* Written task: Exclude the pictures, then repeat the remaining data exactly.

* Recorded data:
>>>

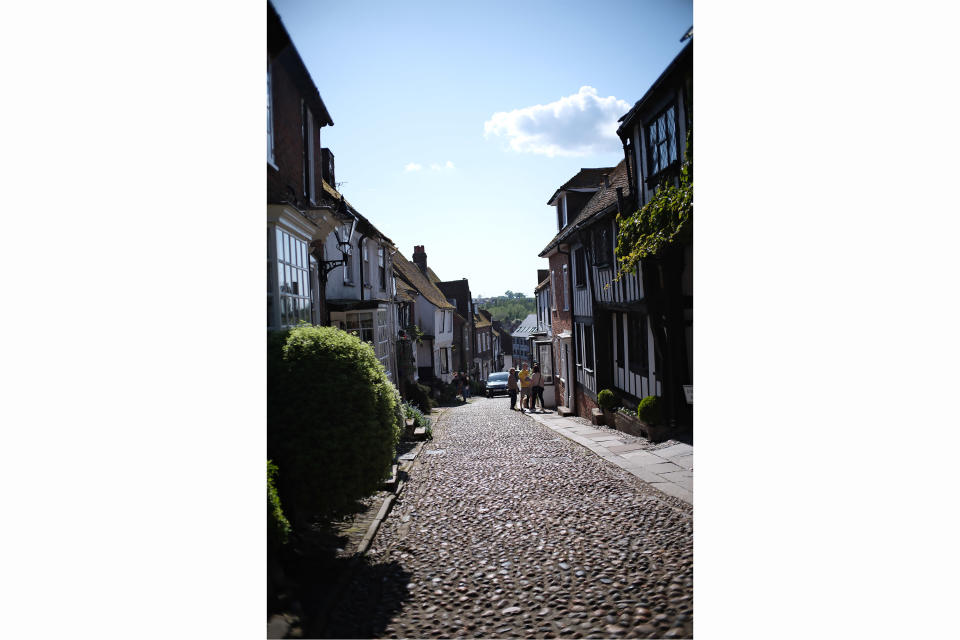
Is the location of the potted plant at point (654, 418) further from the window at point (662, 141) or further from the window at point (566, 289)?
the window at point (566, 289)

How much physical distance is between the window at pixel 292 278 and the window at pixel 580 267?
8220 millimetres

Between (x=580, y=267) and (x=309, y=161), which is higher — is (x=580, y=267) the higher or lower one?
the lower one

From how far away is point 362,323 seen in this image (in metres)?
13.2

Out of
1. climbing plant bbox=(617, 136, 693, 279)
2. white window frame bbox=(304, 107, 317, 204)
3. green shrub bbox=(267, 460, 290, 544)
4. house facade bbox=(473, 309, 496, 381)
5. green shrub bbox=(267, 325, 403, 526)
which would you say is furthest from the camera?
house facade bbox=(473, 309, 496, 381)

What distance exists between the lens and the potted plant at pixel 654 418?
29.1 feet

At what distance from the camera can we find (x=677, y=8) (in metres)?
4.26

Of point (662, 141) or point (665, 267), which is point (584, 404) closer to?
point (665, 267)

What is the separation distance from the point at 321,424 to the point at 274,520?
2.44ft

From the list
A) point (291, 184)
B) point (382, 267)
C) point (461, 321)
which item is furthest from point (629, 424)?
point (461, 321)

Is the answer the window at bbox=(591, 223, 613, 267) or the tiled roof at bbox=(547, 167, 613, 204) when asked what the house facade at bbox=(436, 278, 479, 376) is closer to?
the tiled roof at bbox=(547, 167, 613, 204)

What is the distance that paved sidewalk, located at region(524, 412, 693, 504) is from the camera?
6.22m

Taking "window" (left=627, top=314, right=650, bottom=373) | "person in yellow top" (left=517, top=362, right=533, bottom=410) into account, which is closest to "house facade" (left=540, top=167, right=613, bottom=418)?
"person in yellow top" (left=517, top=362, right=533, bottom=410)

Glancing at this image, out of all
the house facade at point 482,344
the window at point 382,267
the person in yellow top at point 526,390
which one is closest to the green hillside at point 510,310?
the house facade at point 482,344

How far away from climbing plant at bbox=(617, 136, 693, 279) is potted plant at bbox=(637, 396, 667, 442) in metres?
2.12
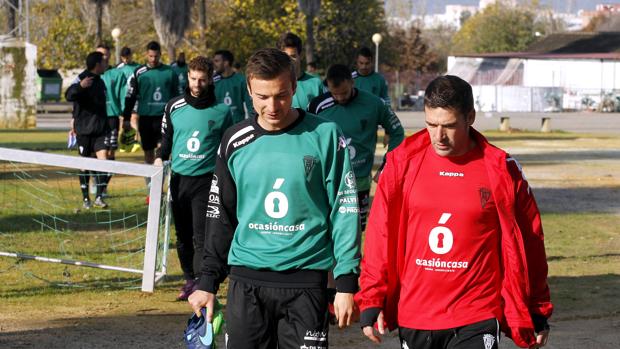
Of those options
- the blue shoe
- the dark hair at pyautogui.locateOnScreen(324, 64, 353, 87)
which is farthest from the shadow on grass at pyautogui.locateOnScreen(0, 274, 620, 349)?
the blue shoe

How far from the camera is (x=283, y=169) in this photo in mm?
5715

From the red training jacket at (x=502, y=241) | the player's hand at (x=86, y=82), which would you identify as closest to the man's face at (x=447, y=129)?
the red training jacket at (x=502, y=241)

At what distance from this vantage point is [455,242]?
212 inches

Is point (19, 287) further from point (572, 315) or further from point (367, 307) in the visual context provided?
point (367, 307)

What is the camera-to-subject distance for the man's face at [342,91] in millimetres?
10680

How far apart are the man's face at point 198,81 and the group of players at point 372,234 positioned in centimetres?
463

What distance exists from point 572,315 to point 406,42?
3407 inches

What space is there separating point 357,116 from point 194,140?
Result: 1495 millimetres

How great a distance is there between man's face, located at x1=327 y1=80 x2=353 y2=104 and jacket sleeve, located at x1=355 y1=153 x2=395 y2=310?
517 cm

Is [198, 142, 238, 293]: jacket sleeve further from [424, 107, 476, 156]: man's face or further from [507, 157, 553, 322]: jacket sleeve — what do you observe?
[507, 157, 553, 322]: jacket sleeve

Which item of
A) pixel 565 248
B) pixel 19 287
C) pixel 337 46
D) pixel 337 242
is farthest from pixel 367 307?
pixel 337 46

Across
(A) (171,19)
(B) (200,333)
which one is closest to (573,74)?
(A) (171,19)

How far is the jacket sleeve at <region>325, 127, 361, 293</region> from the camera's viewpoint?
565 centimetres

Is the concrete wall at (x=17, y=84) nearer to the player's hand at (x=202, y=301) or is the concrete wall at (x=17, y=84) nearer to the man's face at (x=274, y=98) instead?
the player's hand at (x=202, y=301)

<<<

* Solution to this exercise:
Is the location of the potted plant at point (654, 418) further from the window at point (662, 141) or further from the window at point (566, 289)?
the window at point (566, 289)

How much physical distance is between the window at pixel 292 278 and the window at pixel 580 267?
8220 millimetres

Between (x=580, y=267) and (x=309, y=161), which is higher — is (x=580, y=267) the higher or lower one?
the lower one

From how far away is point 362,323 seen in this image (in metres)?
13.2

Out of
1. climbing plant bbox=(617, 136, 693, 279)
2. white window frame bbox=(304, 107, 317, 204)
3. green shrub bbox=(267, 460, 290, 544)
4. house facade bbox=(473, 309, 496, 381)
5. green shrub bbox=(267, 325, 403, 526)
which would you say is furthest from the camera?
house facade bbox=(473, 309, 496, 381)

What distance exists between the lens and the potted plant at pixel 654 418?
29.1 feet

At what distance from the camera can we find (x=677, y=8) (in metres)?
4.26

Of point (662, 141) or point (665, 267), which is point (584, 404) closer to?
point (665, 267)

What is the separation distance from the point at 321,424 to the point at 274,520?
2.44ft

From the list
A) point (291, 184)
B) point (382, 267)
C) point (461, 321)
which item is furthest from point (629, 424)?
point (461, 321)

Is the answer the window at bbox=(591, 223, 613, 267) or the tiled roof at bbox=(547, 167, 613, 204) when asked what the house facade at bbox=(436, 278, 479, 376) is closer to?
the tiled roof at bbox=(547, 167, 613, 204)

What is the distance that paved sidewalk, located at region(524, 412, 693, 504) is from the camera?
6.22m

Taking "window" (left=627, top=314, right=650, bottom=373) | "person in yellow top" (left=517, top=362, right=533, bottom=410) into account, which is closest to "house facade" (left=540, top=167, right=613, bottom=418)?
"person in yellow top" (left=517, top=362, right=533, bottom=410)

Glancing at this image, out of all
the house facade at point 482,344
the window at point 382,267
the person in yellow top at point 526,390
which one is closest to the green hillside at point 510,310?
the house facade at point 482,344

How far away from climbing plant at bbox=(617, 136, 693, 279) is potted plant at bbox=(637, 396, 667, 442) in metres?
2.12
Of those options
- the blue shoe
- the dark hair at pyautogui.locateOnScreen(324, 64, 353, 87)
which is farthest from the shadow on grass at pyautogui.locateOnScreen(0, 274, 620, 349)?
the blue shoe

How far from the camera is (x=283, y=169) in this photo in mm?
5715

From the red training jacket at (x=502, y=241) | the player's hand at (x=86, y=82), which would you identify as closest to the man's face at (x=447, y=129)?
the red training jacket at (x=502, y=241)

At what distance from this vantage point is [455,242]?
212 inches

Is point (19, 287) further from point (572, 315) or further from point (367, 307) in the visual context provided?
point (367, 307)

What is the camera-to-subject distance for the man's face at [342,91] in millimetres?
10680

How far apart are the man's face at point 198,81 and the group of players at point 372,234 positioned in centimetres?
463

What distance exists from point 572,315 to point 406,42?
3407 inches

What space is there separating point 357,116 from point 194,140?
Result: 1495 millimetres

How great a distance is there between man's face, located at x1=327 y1=80 x2=353 y2=104 and jacket sleeve, located at x1=355 y1=153 x2=395 y2=310?
517 cm

Is [198, 142, 238, 293]: jacket sleeve further from [424, 107, 476, 156]: man's face or further from [507, 157, 553, 322]: jacket sleeve — what do you observe?
[507, 157, 553, 322]: jacket sleeve

Which item of
A) pixel 565 248
B) pixel 19 287
C) pixel 337 46
D) pixel 337 242
is farthest from pixel 367 307?
pixel 337 46

Across
(A) (171,19)
(B) (200,333)
which one is closest to (573,74)?
(A) (171,19)

How far is the jacket sleeve at <region>325, 127, 361, 293</region> from the camera's viewpoint?
565 centimetres

Is the concrete wall at (x=17, y=84) nearer to the player's hand at (x=202, y=301) or is the concrete wall at (x=17, y=84) nearer to the man's face at (x=274, y=98) instead?
the player's hand at (x=202, y=301)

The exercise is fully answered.